From the line that includes "What amount of distance" to the last line of the data, quote each line precisely; both boundary lines belong in the answer.

[Rows of spatial question data]
========

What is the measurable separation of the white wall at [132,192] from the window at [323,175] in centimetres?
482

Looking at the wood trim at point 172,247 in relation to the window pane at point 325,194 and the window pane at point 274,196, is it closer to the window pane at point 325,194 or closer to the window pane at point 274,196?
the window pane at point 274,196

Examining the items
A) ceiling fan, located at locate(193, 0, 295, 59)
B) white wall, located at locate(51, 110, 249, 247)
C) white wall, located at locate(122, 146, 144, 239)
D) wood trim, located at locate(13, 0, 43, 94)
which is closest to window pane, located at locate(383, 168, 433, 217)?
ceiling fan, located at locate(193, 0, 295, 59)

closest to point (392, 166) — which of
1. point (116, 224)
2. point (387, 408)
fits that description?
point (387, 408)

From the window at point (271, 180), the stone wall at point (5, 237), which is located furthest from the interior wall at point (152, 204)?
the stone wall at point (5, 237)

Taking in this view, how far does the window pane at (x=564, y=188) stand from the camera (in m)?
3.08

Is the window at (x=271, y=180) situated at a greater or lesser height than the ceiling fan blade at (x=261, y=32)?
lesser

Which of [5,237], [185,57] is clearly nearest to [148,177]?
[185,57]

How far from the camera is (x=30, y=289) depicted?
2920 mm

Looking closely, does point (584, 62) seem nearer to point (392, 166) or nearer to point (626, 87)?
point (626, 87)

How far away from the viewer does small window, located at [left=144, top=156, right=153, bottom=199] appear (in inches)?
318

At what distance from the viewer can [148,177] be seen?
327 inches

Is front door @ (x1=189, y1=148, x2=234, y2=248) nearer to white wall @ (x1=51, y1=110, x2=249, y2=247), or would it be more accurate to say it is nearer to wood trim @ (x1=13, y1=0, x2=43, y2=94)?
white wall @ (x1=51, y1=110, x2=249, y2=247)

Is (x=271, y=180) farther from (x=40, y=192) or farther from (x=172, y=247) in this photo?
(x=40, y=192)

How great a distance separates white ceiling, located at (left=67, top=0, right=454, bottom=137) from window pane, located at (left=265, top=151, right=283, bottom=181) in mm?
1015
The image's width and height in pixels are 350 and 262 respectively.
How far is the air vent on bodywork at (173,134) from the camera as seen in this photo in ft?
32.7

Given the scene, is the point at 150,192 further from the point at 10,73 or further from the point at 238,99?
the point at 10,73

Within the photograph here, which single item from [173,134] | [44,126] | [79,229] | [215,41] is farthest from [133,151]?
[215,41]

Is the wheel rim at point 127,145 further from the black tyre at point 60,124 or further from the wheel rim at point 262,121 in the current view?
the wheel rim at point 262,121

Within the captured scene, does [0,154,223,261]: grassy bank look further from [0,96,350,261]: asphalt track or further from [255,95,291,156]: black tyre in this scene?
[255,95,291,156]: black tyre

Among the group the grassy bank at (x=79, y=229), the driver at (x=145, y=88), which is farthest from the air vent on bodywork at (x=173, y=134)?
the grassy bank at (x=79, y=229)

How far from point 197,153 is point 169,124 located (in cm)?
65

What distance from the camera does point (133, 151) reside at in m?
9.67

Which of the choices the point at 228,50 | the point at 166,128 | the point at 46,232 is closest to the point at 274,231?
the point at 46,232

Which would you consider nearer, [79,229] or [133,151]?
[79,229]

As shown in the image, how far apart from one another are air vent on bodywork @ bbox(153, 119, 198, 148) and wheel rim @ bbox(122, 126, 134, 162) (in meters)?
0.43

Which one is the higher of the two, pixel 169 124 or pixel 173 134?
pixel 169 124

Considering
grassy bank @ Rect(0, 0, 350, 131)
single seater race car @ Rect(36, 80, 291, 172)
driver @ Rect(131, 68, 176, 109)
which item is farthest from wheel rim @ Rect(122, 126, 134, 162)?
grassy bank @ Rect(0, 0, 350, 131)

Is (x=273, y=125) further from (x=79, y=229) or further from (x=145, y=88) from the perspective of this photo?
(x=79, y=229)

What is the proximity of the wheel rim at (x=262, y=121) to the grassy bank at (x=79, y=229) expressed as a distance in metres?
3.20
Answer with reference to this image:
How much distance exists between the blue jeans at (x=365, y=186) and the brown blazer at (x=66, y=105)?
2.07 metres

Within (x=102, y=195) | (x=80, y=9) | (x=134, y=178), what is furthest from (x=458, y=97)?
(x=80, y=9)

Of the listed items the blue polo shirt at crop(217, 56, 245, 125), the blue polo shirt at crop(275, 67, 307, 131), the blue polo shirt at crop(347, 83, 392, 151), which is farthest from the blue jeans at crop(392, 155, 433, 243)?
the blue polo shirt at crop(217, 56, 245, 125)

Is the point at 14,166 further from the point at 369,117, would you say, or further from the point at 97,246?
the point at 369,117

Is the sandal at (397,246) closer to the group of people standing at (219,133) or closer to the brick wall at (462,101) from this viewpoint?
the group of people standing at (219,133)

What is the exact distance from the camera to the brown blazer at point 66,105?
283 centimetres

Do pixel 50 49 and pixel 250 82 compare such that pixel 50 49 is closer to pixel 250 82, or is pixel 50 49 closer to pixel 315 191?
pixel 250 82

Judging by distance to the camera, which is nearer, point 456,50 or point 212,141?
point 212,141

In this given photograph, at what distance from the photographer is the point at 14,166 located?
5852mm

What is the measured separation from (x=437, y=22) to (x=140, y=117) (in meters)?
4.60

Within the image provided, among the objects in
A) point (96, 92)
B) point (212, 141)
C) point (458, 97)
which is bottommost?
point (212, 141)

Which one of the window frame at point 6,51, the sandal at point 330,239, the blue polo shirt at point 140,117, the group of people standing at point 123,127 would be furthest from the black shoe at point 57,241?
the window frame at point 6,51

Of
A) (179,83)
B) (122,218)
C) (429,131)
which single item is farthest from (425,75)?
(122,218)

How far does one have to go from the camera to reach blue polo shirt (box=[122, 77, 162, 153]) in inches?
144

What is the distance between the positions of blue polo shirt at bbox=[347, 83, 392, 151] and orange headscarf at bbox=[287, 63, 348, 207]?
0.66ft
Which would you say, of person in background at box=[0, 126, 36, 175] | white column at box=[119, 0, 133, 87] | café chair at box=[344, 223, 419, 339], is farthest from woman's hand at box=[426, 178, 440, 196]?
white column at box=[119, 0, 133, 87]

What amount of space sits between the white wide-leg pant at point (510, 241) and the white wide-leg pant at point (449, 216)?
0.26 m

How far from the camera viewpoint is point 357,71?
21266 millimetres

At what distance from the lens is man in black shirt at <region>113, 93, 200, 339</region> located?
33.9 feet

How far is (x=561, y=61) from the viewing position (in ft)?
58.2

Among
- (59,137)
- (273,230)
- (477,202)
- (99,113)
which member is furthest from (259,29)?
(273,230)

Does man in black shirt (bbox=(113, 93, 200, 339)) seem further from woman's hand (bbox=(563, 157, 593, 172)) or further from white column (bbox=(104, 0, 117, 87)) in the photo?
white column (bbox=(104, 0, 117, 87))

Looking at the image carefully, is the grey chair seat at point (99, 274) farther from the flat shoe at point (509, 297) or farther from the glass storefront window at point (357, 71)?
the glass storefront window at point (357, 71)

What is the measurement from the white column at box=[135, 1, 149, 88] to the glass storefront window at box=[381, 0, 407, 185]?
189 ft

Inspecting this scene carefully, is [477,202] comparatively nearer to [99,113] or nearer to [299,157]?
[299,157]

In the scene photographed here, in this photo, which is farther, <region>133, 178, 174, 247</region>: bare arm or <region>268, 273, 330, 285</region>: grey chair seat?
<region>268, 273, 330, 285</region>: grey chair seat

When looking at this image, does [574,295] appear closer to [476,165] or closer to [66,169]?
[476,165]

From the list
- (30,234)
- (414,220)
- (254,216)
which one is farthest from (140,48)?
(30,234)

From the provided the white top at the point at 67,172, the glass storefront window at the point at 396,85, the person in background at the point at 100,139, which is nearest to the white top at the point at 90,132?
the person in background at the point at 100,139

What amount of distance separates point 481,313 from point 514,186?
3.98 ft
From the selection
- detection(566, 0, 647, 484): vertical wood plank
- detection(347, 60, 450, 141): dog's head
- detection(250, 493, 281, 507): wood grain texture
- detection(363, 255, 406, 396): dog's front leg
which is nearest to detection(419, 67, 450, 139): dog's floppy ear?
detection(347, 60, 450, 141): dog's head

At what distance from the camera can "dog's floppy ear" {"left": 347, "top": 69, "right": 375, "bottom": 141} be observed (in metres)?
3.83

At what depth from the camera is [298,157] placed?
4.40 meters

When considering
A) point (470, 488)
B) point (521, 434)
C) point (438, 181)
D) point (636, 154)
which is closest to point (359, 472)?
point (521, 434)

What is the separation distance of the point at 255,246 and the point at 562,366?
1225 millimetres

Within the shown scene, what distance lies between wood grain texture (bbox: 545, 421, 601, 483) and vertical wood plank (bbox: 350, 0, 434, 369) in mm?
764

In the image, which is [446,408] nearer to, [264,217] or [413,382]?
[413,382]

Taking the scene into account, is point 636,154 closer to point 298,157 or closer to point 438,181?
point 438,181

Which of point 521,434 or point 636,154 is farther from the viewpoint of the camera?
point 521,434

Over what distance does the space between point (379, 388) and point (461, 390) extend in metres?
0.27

========

# [WRITTEN SOLUTION]
What amount of distance separates point 481,313 from point 514,186?
3.98 ft
From the selection
- detection(566, 0, 647, 484): vertical wood plank
- detection(347, 60, 450, 141): dog's head
- detection(250, 493, 281, 507): wood grain texture
- detection(363, 255, 406, 396): dog's front leg
which is nearest to detection(419, 67, 450, 139): dog's floppy ear?
detection(347, 60, 450, 141): dog's head

At what distance from the camera can "dog's floppy ear" {"left": 347, "top": 69, "right": 375, "bottom": 141} be observed (in metres)?
3.83

At what depth from the camera is [298,157] placed?
4.40 meters

When considering
A) point (470, 488)
B) point (521, 434)
C) point (438, 181)
D) point (636, 154)
which is closest to point (359, 472)?
point (521, 434)

What is the separation distance of the point at 255,246 and the point at 562,366?
1225 millimetres

Within the shown scene, what distance lies between wood grain texture (bbox: 545, 421, 601, 483) and vertical wood plank (bbox: 350, 0, 434, 369) in mm?
764

In the image, which is [446,408] nearer to, [264,217] or [413,382]?
[413,382]

Taking the scene into account, is point 636,154 closer to point 298,157 or closer to point 438,181?
point 438,181

Which of point 521,434 or point 636,154 is farther from the viewpoint of the camera?
point 521,434

Over what distance does the space between point (379, 388) and point (461, 390) extend in metres?
0.27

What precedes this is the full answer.